(Stored data entries)
· · · ·
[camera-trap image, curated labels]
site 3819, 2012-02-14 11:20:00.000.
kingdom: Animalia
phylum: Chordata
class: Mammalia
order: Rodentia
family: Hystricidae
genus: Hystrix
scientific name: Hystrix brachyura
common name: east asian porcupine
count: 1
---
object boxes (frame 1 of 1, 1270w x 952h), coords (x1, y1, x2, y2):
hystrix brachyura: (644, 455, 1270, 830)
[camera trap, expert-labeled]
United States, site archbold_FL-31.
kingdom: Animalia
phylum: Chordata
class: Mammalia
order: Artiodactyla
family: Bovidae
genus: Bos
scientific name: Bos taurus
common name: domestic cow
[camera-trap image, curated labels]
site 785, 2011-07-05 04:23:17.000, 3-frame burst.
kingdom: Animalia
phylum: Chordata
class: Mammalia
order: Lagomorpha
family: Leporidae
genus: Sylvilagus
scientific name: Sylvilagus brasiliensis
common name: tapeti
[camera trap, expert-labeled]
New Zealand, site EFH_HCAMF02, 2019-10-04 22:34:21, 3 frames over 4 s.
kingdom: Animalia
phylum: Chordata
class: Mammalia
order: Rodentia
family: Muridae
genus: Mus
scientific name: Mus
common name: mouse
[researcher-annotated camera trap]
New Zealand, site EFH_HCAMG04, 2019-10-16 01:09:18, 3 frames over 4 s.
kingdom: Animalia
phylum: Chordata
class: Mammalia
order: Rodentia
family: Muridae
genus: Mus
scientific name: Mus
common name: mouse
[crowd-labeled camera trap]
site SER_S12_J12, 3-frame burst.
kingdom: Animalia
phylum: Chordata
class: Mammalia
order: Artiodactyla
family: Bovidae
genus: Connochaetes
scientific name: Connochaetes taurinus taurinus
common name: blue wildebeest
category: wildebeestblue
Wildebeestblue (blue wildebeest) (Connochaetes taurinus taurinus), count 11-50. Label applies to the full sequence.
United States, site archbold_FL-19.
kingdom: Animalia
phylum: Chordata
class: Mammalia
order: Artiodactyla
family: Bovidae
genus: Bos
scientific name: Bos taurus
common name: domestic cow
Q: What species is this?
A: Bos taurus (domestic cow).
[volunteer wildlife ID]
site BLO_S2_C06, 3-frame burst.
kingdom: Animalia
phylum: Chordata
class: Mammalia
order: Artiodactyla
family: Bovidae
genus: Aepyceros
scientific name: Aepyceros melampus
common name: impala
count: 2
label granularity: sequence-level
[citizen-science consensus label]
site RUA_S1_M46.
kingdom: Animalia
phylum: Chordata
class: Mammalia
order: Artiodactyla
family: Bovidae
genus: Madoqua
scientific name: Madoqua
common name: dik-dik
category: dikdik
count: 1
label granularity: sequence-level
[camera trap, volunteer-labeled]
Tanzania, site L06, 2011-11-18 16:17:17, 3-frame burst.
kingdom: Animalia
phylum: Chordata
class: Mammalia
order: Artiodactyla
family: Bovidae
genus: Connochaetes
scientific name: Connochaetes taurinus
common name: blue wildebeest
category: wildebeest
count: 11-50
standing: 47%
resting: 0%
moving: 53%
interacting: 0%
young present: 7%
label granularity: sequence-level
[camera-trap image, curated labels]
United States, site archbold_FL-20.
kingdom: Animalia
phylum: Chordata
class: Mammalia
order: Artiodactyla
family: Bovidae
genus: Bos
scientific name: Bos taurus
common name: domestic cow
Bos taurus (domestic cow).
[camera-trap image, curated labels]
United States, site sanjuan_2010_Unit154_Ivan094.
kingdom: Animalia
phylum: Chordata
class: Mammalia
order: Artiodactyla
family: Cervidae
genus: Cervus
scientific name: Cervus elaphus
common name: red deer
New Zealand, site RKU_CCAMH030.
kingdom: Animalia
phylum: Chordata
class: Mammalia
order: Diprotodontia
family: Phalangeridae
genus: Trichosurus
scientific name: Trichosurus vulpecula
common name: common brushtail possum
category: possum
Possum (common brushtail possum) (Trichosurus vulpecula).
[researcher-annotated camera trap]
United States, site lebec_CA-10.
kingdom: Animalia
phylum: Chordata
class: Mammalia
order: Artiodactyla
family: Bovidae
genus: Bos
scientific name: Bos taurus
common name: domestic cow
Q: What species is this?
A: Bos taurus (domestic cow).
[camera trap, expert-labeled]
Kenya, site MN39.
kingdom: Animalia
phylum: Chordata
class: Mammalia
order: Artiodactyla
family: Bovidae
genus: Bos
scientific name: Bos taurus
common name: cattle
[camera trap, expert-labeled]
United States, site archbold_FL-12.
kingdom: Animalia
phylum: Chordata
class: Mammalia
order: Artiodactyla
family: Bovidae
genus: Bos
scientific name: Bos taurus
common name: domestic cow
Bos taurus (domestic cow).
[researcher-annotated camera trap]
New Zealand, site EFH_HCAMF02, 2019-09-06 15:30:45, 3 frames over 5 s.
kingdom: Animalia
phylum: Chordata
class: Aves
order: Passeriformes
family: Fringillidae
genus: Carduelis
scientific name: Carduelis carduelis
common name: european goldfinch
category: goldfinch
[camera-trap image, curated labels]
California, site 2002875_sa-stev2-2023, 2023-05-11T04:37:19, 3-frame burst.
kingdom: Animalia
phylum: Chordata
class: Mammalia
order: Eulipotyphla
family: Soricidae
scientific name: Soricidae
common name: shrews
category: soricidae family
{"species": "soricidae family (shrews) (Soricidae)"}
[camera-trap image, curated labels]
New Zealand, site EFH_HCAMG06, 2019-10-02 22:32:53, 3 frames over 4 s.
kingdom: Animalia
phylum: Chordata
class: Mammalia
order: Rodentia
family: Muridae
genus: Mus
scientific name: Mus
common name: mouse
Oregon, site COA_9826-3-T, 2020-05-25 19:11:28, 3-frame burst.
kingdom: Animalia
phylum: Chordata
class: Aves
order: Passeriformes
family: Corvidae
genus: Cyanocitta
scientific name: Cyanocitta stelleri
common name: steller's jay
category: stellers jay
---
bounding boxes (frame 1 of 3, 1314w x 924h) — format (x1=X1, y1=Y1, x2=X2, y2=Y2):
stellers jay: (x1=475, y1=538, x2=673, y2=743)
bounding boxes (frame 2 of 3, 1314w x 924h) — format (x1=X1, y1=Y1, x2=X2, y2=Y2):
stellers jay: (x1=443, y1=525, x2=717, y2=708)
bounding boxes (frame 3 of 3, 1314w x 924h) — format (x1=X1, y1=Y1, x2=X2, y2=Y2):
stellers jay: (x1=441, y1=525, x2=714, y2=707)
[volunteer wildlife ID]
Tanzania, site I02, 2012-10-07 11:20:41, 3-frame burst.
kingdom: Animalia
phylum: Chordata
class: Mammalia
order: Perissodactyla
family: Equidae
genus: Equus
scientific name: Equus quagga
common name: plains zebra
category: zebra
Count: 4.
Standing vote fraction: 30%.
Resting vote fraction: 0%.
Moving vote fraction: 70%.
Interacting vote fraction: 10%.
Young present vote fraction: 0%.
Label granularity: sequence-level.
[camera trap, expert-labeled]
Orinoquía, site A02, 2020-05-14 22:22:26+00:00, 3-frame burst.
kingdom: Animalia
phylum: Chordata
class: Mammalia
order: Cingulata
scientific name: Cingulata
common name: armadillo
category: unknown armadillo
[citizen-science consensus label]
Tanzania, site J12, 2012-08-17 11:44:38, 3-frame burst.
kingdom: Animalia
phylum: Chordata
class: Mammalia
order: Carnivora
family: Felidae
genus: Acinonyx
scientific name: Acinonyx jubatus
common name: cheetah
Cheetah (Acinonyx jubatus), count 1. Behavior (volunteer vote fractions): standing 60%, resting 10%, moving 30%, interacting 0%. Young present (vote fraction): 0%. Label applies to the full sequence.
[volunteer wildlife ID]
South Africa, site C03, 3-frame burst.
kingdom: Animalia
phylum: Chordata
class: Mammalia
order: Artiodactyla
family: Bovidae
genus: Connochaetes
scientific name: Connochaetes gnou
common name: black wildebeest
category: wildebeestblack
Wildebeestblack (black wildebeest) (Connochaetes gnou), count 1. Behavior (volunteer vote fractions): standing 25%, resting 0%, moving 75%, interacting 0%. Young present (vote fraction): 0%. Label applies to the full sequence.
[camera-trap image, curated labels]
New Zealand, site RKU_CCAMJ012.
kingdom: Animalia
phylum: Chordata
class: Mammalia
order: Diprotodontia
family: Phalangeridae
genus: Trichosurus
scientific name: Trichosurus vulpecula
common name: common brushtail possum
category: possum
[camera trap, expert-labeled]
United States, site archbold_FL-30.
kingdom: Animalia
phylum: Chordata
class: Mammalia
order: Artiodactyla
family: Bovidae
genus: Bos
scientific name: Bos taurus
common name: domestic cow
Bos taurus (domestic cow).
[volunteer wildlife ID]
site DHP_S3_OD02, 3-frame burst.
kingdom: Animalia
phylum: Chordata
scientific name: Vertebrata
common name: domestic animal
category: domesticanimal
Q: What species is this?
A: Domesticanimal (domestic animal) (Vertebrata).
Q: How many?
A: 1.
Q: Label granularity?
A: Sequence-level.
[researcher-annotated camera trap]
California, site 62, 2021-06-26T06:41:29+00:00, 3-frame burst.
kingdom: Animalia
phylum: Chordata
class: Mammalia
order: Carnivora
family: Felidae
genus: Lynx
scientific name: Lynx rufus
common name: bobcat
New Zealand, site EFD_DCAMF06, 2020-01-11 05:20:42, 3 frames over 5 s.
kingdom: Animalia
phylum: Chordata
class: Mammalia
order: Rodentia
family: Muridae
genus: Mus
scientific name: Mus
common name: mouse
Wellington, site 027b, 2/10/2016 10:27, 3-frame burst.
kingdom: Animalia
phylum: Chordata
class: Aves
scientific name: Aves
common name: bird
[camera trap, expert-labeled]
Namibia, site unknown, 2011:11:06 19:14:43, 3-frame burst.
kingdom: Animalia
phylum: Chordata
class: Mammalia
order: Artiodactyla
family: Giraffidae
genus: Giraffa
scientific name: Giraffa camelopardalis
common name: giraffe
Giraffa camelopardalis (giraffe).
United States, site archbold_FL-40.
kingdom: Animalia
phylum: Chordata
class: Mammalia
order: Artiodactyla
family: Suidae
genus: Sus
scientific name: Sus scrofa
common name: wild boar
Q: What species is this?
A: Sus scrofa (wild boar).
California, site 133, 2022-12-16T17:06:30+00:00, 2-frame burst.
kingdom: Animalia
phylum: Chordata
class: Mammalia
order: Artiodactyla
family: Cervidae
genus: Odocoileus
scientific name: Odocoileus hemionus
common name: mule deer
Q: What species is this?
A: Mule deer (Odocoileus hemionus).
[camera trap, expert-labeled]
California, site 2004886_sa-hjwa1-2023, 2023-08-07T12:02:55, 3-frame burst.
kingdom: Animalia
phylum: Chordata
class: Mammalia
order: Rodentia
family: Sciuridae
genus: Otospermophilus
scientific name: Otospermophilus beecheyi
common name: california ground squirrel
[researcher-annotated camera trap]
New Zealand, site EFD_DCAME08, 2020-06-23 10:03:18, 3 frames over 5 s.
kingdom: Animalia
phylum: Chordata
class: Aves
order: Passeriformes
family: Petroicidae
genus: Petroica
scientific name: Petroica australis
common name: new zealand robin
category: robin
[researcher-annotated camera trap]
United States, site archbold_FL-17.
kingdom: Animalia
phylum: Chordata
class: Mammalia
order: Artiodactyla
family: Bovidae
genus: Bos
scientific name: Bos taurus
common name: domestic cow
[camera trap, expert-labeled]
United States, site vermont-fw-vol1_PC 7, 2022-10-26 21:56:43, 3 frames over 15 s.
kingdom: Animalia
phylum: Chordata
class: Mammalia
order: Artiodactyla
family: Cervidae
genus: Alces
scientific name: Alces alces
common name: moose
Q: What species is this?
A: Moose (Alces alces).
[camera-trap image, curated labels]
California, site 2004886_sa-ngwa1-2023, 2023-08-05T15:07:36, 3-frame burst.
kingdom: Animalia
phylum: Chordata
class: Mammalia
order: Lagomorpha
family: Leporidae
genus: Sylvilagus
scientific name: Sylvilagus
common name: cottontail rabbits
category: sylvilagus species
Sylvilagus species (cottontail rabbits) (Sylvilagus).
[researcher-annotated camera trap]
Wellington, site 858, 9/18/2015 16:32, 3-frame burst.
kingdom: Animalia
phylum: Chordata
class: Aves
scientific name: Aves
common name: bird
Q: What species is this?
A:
· · · ·
Search the records above for the string "unknown". Copy every line that contains it.

category: unknown armadillo
Namibia, site unknown, 2011:11:06 19:14:43, 3-frame burst.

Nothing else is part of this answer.